Les femmes leaders visent plus de 3O pourcent dans les institutions après les élections de 2020

C’est le défi que se sont lancées les femmes présidentes des associations des femmes au Burundi le vendredi 20 décembre 2019 dans une rencontre d’échange. Un débat très riche entre les femmes leaders et des hommes expérimentés a permis de dégager des idées pour permettre à la femme d’être plus visible dans les institutions du Burundi.   

La rencontre du vendredi 20 décembre 2019 au lendemain des élections de 2020 a été possible grâce aux plateformes Femme, Paix et Sécurité, Women in Action for Peace ‘’WAP’’ et  Réseau Femmes et Paix.  
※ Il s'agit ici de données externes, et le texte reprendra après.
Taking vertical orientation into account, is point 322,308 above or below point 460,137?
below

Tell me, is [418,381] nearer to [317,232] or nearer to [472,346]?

Deux panelistes étaient invités pour exposer sur les principaux défis et opportunités pour aller au-delà du nombre actuel de femmes dans les instances de prise de décisions. Il s’agit d’Annonciate Sendazirasa, deuxième Vice-Gouverneur de la Banque de la République du Burundi et ancienne Ministre de la Fonction Publique et l’ancien Chef de l’Etat, Sylvestre Ntibantunganya, de 1994 à 1996.   

Pour Annonciate Sendazirasa, la femme burundaise doit avoir cinq qualités pour arriver à relever ce défi à savoir : avoir, savoir, savoir-faire, pouvoir et vouloir. ‘’ La femme ne peut pas faire campagne électorale si elle n’a pas les moyens financiers’’, a indiqué Annonciate Sendazirasa. Le savoir donc les études sont aussi nécessaire pour que la femme se sente confiante afin d’occuper de hautes fonctions, a ajouté l’ancienne Ministre de la Fonction Publique. Annonciate Sendazirasa a interpellé les femmes qui sont déjà dans les institutions de veiller au respect des 30 pourcent leur reconnus dans les institutions sans demander l’avis des hommes ou de leurs maris. Elle a interpellé les hommes à ne pas être un frein à la promotion de leur femme car c’est aussi pour leur bien. Toutefois, elle a conseillé aux femmes de dialoguer doucement avec leurs maris quant aux décisions qu’elles prennent dans leur engagement politique.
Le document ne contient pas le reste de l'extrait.